“The last year of the high school with the job as the priest’s secretary to help out was a cinch. Everybody knew what a rough kid I had been and helped me along. That summer I made the longest jump of all. There are a lot of people in Duluth who are interested in copper mines in the southwest, and one of them offered me a job as timekeeper. That took me down into Arizona near the Mexican line. The office work kept me so busy that I did not have a chance to see anything, and the thought of being in that new country without seeing things was too much for me.

“I jumped the job at the end of the first month and struck down into Mexico. My greaser talk came in handy then. I finally picked up a job as timekeeper on a railroad construction crew. That was great, for they were just putting the finishing touches on a road, and moved fast. I saw lots of the country.

“I had one pretty strange experience there that scared me badly at the time. One of the engineers who was superintending the job was an American and a dandy fellow, but he was pretty sharp to those Mexicans; used to make them work harder than they liked. One day he kicked a fellow who refused to dig out a grade stake for him. The greaser did not do anything at the time, but when you insult one of those fellows you ought to kill him right there, for he’ll lay for you.

“That afternoon I was asleep on a flat car while the train was running around the side of a mountain to a new work station, when I heard someone jump down onto the flat from a box car. I opened one eye and saw that it was the greaser who had been kicked. He glanced at me, thought I was asleep, and started to climb onto the next box car behind. I didn’t think anything of it till I saw that he had a knife in his hand. That woke me up pretty quick for I knew how they fought. As soon as he was up the ladder I started up after him to see what was going on.

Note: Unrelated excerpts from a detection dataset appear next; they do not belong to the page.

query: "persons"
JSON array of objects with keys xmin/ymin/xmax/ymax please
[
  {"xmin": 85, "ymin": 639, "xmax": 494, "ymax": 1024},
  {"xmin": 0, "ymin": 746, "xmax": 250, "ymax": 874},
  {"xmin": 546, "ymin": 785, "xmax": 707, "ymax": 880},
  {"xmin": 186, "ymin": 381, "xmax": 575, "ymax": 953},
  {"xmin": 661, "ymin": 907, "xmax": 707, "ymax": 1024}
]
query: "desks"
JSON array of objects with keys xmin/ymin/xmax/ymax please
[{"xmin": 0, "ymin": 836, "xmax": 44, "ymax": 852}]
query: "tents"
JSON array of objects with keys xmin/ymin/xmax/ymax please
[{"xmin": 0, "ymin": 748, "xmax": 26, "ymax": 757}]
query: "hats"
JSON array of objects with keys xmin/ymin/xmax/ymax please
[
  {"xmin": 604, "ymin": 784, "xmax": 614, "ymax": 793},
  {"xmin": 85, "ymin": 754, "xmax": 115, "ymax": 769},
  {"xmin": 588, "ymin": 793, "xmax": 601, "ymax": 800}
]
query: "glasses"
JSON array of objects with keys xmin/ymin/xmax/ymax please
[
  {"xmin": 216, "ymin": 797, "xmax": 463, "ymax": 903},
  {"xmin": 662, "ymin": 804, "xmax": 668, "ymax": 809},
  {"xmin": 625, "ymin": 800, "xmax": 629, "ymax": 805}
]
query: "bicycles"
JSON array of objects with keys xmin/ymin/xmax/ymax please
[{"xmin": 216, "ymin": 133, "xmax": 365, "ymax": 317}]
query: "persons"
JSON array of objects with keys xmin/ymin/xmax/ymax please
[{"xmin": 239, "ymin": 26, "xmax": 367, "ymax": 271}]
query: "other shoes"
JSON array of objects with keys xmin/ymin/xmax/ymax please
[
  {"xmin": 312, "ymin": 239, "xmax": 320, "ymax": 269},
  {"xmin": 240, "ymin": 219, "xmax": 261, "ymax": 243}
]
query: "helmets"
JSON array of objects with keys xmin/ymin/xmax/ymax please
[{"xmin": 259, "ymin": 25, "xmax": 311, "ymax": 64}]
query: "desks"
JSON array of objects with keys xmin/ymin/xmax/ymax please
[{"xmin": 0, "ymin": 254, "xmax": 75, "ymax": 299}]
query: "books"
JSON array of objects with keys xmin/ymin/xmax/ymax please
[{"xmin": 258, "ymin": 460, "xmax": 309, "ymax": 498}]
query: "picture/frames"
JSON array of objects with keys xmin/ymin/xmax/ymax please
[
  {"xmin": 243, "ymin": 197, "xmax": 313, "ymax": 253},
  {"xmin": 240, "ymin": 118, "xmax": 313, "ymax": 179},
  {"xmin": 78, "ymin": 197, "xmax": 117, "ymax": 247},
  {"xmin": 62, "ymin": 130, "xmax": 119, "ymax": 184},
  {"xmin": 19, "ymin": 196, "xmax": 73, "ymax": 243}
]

“When I peeped over the edge of that box car there was the greaser sneaking slowly up on the engineer, who was asleep on his back. There wasn’t any time to lose and I yelled like an Indian. I never saw anything so cool as that engineer. He opened his eyes with a jerk, rolled over once to dodge the knife, jumped to his feet, and knocked that greaser off the box car down the side of the mountain with one blow. He did not even look to see where he landed. He saw me staring over the edge of the box car with my eyes hanging out on my cheeks, and said, ‘Good boy, kid.’ With that he lay quietly down on his back again. I didn’t sleep for a week but it didn’t seem to bother him any, or anybody else. There was never anything said about it.”

“Didn’t the courts investigate it?” Scott asked in surprise.

“No, a greaser does not count there.

“When we finished the line we were away down in Southern Mexico; it was time for college to begin and no way to get back. I made my way across country to the nearest seaport and found a steamer just about to sail. A greaser there said she was bound for New Orleans, and I stowed myself away in the hold.

“It was stuffy in that old pit and I thought we would never get to New Orleans. My grub began to give out and I lived on half rations for four days and on nothing for two. I had just finished the last of my water, and had decided to try to get out when we docked and the hold was opened up. I managed to sneak out in the night and hid in the warehouse. I did not know much about what New Orleans looked like, but I did not think so many of the people there were Spaniards. Then I found out that it was Buenos Ayres instead of New Orleans. That pesky ship had been sailing the wrong way.”

“That was certainly a good one on you,” Scott laughed.